E’ arrivato il momento di tamponare le falle di un sistema a senso unico. Ritengo sia assolutamente necessaria la costituzione di un’associazione radicale di stampo antibasagliano e antipsichiatrico che permetta di mostrare un altro punto di vista sul tema perché mai come in questo caso la dialettica è tanto importante. Un’associazione che miri oltretutto a mettere un freno all’associazionismo parolaio e predatorio di sinistra e che appoggi la riforma della sanità soprattutto là dove si voglia dare la possibilità ai giovani psicotici di essere curati con efficienza ed efficacia e non con superstizioni che li portano alla zombizzazione forzata. Se non altro i cittadini potranno sentire un’altra campana dato che da anni non si fa altro che glorificare Basaglia e la psichiatria di Trieste.
Sul nostro quotidiano Il Piccolo non c’è giorno che non ci sia un’autocelebrazione dei fantomatici grandi risultati della nostra psichiatria. Risultati che non solo non ci sono ma che se appena si andasse ad analizzarli si scoprirebbe che la realtà è diametralmente opposta.

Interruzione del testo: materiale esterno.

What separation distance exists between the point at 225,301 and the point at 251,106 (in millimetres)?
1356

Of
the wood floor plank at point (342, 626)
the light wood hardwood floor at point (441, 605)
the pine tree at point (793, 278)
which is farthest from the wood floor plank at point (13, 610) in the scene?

L’adozione di metodi scientifici, di protocolli, di obiettivi idonei alla verifica e al confronto serve anche ad evitare l’eccessiva discrezionalità con la quale taluni soggetti utilizzano la psichiatria per praticare favoritismi e indulgenze a spese della società. E’ già avvenuto, sta avvenendo e continuerà se non ci mettiamo un freno. Bisogna fare in modo che la scienza e la ragione riprendano il loro cammino.